Post by Chris Bertram » Tue Jan 14, 2020 16:21

Richard_Fairhurst wrote:
Tue Jan 14, 2020 15:58
I don't think we can say "it will" with such confidence. If you look at the actual document, rather than the BBC's clickbaity summary, it says:
• Different options for the central section of the A38 will be considered. This might include re-routing it to an upgraded ring road, meaning that vehicles on journeys passing through the centre of Birmingham would be kept clear of the city centre. This, in turn, would deliver:
o Improved connectivity because the A38 no longer acts as a restrictive barrier splitting the city centre and hampering growth
o Reductions in emission levels and consequential air quality improvements in the city centre
o A more balanced approach to maintaining traffic flows
o The freeing up of the central section of the A38 transport corridor
enabling a range of long term, future uses including green spaces, active travel and public transport infrastructure.
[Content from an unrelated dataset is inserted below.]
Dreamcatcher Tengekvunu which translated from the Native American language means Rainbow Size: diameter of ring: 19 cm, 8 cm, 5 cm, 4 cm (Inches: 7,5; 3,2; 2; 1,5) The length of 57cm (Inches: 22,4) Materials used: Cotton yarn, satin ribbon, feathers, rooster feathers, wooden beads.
Note the "might" and "will be considered". There isn't much else in the document that is hedged like this. It's an idea that they're in the early stages of considering - no more than that.

Note also that it expressly talks about "an upgraded ring road", which implies they would invest to make it less "woeful".
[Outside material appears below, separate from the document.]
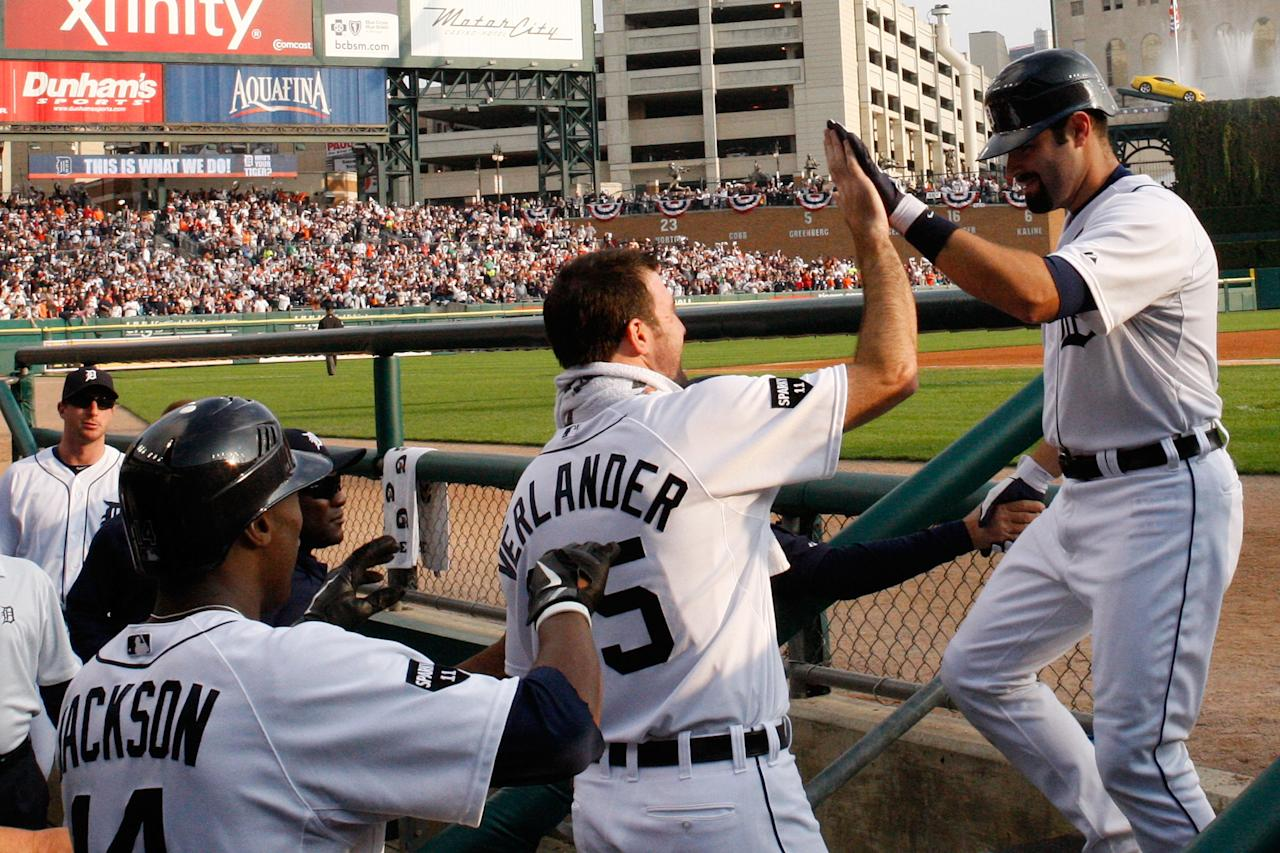 DETROIT, MI - OCTOBER 13:  Alex Avila #13 of the Detroit Tigers celebrates in the dugout with Justin Verlander #36 after hitting a solo home run in the third inning of Game Five of the American League Championship Series against the Texas Rangers at Comerica Park on October 13, 2011 in Detroit, Michigan.  (Photo by Harry How/Getty Images)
Not holding my breath. Upgrades to the ring road have been announced often over the last twenty to thirty years, but they somehow always seem to result in more traffic lights at flat junctions. A new flat junction with lights has recently opened on Islington Row, allowing right turns into Bath Row. Ashted Circus, a roundabout junction, was replaced by a light-controlled crossroads. Ladywood Circus, formerly a roundabout, was turned into a throughabout with, you guessed it, lots of traffic lights. The speed limit was supposed to have been raised to 40 all the way round about five years ago, that never happened, and in fact there's one stretch with a 30 limit and average speed cameras. The future-proofing for a flyover at Dartmouth Circus has never been used. In the light of this, I hope you'll forgive me a little bit of cynicism about promises for "improvements" to the ring road. (On the credit side, when I moved to Birmingham in 1983 it was not at that stage completely dualled. That was put right during the eighties, but since then ... well, read back what I have written above).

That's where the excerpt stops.